A substitute for the Qualified® prenatal test

What is the alternative to prenatal testing?

Prenatal screening tests

Prenatal screening tests are designed to provide you with information related to the genetic health of your baby. By better understanding of the screening options, you can make an informed decision about which test is best for you. Your gynecologist will provide you with additional information about the test options.

Prenatal screening tests:

Assess the risk for certain conditions in the pregnancy
Are safe for the pregnancy
They are followed by additional tests, if a diagnosis is needed
Can be taken as early as from the 10th week of pregnancy

Qualified® prenatal test

The Qualified® test is a highly reliable test for determining trisomy of chromosomes 21, 18 and 13. It can also provide information about other chromosomes as well as on structural abnormalities (microdeletions and duplications). The test can also be used to determine the sex of the baby and the disorder in the number of the sex chromosomes (X, Y).

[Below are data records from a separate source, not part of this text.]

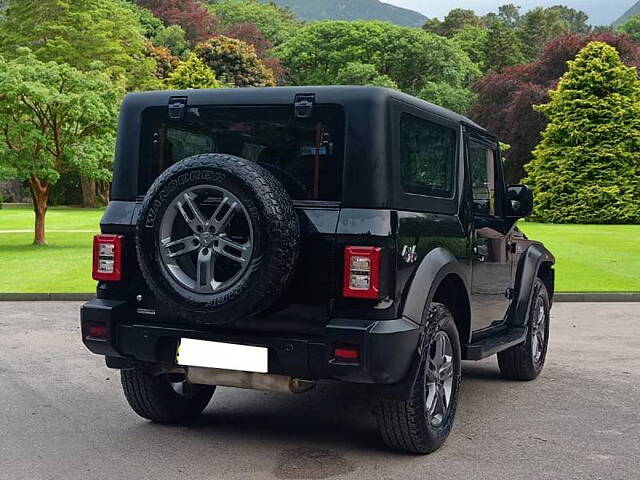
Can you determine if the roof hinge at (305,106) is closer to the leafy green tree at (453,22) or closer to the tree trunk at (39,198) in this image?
the tree trunk at (39,198)

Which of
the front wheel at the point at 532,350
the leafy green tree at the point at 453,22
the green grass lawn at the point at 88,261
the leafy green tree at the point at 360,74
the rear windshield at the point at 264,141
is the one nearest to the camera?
the rear windshield at the point at 264,141

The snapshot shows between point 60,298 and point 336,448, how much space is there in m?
8.23

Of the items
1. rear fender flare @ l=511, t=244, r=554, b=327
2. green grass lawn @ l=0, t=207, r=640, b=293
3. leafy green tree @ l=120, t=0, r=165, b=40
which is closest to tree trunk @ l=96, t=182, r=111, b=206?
leafy green tree @ l=120, t=0, r=165, b=40

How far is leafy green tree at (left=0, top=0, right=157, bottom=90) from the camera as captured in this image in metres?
50.5

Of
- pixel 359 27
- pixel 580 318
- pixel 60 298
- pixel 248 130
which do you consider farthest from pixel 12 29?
pixel 248 130

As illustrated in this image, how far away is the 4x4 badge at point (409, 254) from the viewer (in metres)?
4.66

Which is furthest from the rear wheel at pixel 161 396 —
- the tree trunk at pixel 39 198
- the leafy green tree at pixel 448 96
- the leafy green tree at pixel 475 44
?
the leafy green tree at pixel 475 44

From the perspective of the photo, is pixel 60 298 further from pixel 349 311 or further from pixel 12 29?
pixel 12 29

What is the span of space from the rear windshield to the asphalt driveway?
4.97ft

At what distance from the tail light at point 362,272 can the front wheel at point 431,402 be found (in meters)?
0.58

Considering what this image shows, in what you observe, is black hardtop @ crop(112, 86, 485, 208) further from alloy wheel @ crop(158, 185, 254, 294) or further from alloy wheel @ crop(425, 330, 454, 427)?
alloy wheel @ crop(425, 330, 454, 427)

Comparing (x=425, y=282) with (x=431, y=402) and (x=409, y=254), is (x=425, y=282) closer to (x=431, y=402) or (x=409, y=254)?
(x=409, y=254)

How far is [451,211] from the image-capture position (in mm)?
5469

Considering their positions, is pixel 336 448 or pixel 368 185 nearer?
pixel 368 185
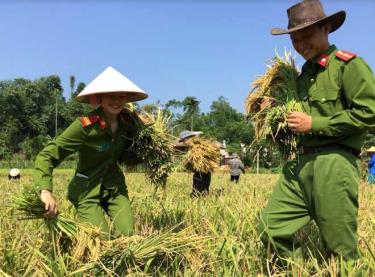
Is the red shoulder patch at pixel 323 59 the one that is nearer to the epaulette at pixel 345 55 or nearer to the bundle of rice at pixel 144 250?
the epaulette at pixel 345 55

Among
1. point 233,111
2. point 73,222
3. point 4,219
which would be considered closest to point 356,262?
point 73,222

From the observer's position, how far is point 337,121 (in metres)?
2.83

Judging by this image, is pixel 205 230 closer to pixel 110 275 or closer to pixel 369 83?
pixel 110 275

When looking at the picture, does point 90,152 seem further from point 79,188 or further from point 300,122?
point 300,122

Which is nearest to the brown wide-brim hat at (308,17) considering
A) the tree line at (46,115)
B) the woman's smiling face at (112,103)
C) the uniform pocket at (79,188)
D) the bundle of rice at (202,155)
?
the woman's smiling face at (112,103)

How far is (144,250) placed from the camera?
119 inches

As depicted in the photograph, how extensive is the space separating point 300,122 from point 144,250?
1.26m

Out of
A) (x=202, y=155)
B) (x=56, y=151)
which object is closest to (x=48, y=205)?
(x=56, y=151)

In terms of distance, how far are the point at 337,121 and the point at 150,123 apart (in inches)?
70.3

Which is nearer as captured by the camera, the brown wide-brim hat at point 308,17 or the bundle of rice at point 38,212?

In the event of a positive result (detected abnormality) in the Qualified prenatal test, an invasive diagnostic test should be done next in order to confirm the results. Depending on the gestational age of the pregnancy, the following methods are available:

Chorionic villus sampling CVS

Chorionic villus sampling is an invasive diagnostic procedure during which a sample of fetal placenta tissue (chorionic villi) is taken with a long needle under the ultrasound-guided procedure. The genetic laboratory then takes that sample to analyze the chromosomes. The mother can undergo this procedure in between the 10th and the 13th week of pregnancy. The risk of a miscarriage after the procedure is from 1/140 to 1/ 4500.

Amniocentesis

Amniotic fluid, which is around your baby, is collected by using a long needle in the ultrasound-guided procedure. Then, the baby’s cells from that fluid are analyzed in the genetic laboratory. The procedure is usually performed in between 15th and 20th week of pregnancy. The risk of a miscarriage after the amniocentesis is from 1/160 to 1/9000.

Cordocentesis

Cordocentesis is an invasive procedure in which a fetal blood sample is taken from the umbilical cord. Its purpose is to establish a definite diagnosis (if prenatal tests, expert ultrasound, or amniocentesis cannot establish an accurate diagnosis) or if you are late for an amniocentesis. Rarely, it is used to check the appearance and number of chromosomes (karyotyping). It is done after the 20th week of pregnancy. The procedure takes from 30 to 60 minutes. Complications may occur in 1-3% of cases.